■ Task goal ■
Return the records verbatim, beginning at the line that contains "Which of [509,301]" and ending with the last line of the records.

··· Records shown

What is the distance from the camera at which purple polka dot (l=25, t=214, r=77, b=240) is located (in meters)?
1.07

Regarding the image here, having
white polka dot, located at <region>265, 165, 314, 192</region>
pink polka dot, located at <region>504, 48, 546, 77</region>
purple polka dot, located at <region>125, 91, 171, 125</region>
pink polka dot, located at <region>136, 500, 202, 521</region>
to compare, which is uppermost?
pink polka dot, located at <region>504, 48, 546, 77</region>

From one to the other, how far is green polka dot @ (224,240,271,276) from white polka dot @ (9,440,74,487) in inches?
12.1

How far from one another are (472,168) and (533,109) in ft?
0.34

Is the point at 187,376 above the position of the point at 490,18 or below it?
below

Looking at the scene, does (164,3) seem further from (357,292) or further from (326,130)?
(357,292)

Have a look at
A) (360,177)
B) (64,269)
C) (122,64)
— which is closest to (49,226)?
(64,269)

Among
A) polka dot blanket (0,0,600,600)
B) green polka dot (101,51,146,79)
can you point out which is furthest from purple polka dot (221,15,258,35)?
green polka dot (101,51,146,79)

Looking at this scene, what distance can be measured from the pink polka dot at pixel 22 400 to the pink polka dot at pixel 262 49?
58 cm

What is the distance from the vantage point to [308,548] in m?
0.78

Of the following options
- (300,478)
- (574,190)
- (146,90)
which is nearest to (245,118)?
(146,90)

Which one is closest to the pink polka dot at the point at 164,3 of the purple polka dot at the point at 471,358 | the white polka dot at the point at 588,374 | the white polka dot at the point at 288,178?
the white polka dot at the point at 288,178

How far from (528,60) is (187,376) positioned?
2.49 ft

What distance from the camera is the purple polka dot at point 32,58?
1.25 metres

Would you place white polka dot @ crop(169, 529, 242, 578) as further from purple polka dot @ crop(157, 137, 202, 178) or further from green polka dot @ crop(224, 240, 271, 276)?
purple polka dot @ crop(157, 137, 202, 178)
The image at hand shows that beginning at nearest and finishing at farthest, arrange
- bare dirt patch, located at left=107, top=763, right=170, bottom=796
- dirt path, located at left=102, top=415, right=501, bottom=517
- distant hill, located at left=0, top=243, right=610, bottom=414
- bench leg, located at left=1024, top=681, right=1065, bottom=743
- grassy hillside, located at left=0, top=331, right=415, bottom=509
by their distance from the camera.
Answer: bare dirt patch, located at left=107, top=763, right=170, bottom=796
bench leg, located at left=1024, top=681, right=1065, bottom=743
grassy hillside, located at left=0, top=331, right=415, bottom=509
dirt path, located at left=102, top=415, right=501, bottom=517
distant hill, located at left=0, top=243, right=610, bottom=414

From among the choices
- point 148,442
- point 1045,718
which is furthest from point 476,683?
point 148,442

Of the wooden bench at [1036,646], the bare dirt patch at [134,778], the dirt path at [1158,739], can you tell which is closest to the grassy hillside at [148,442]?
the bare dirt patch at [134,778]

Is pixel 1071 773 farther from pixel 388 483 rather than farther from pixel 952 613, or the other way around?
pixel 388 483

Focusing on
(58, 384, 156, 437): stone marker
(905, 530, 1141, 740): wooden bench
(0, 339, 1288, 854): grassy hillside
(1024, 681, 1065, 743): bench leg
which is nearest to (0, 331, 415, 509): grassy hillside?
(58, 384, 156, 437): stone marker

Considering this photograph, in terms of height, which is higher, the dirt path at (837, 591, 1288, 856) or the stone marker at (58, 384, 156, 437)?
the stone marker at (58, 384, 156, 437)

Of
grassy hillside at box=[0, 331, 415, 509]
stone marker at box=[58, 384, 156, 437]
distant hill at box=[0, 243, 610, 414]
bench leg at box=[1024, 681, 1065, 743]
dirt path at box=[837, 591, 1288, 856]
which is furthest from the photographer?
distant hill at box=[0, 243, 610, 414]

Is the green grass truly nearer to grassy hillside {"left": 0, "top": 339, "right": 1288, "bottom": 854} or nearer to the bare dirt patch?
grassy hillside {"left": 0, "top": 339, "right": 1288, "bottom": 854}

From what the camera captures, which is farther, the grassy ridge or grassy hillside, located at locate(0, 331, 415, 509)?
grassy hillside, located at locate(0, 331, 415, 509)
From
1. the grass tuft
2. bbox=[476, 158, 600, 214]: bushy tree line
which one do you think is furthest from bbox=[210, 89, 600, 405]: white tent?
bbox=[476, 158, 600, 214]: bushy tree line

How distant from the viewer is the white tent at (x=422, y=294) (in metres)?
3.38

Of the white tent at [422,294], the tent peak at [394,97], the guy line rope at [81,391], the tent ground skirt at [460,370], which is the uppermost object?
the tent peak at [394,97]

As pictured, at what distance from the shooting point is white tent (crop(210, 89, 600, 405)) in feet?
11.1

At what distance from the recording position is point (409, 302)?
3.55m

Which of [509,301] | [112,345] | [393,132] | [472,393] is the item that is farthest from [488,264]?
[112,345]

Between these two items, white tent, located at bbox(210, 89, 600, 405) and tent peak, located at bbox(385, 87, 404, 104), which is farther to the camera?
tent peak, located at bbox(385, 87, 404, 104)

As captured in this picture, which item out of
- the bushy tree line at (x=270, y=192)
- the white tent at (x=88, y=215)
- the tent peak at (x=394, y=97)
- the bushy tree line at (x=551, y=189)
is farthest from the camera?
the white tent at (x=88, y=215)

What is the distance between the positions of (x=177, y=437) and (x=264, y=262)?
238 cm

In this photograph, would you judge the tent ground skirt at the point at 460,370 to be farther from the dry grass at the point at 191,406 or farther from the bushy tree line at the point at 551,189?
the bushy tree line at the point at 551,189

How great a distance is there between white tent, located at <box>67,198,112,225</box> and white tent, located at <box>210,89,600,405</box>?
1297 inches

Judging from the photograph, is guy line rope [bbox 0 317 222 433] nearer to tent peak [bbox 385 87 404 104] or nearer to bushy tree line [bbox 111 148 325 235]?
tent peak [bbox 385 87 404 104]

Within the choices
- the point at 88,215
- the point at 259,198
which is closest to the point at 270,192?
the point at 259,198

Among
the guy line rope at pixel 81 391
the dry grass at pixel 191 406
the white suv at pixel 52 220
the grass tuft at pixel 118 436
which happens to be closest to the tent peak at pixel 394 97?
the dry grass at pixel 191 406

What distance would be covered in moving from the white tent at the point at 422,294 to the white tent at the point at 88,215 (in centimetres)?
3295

······

■ Task response ■
Which of [509,301] | [112,345] | [393,132] | [472,393] is the item that is farthest from [488,264]?
[112,345]

Between these two items, white tent, located at bbox(210, 89, 600, 405) and tent peak, located at bbox(385, 87, 404, 104), which is farther to the camera?
tent peak, located at bbox(385, 87, 404, 104)

As captured in this picture, which item out of
- the bushy tree line at (x=270, y=192)
- the white tent at (x=88, y=215)
- the tent peak at (x=394, y=97)
- the bushy tree line at (x=551, y=189)
is farthest from the camera?
the white tent at (x=88, y=215)

What is the distance between the positions of (x=177, y=437) and (x=264, y=262)?
238 cm

In this photograph, would you judge the tent ground skirt at the point at 460,370 to be farther from the dry grass at the point at 191,406 or farther from the bushy tree line at the point at 551,189?
the bushy tree line at the point at 551,189

How great a distance is there between white tent, located at <box>67,198,112,225</box> and white tent, located at <box>210,89,600,405</box>?
1297 inches

Judging from the photograph, is guy line rope [bbox 0 317 222 433] nearer to tent peak [bbox 385 87 404 104] or nearer to bushy tree line [bbox 111 148 325 235]?
tent peak [bbox 385 87 404 104]

Within the choices
- the point at 88,215
- the point at 259,198
which is closest to the point at 270,192?
the point at 259,198

Among
the guy line rope at pixel 81 391
the dry grass at pixel 191 406
the white suv at pixel 52 220
the grass tuft at pixel 118 436
which happens to be closest to the tent peak at pixel 394 97?
the dry grass at pixel 191 406

What distance would be covered in moving from the white tent at the point at 422,294 to the white tent at the point at 88,215 (in centimetres)?
3295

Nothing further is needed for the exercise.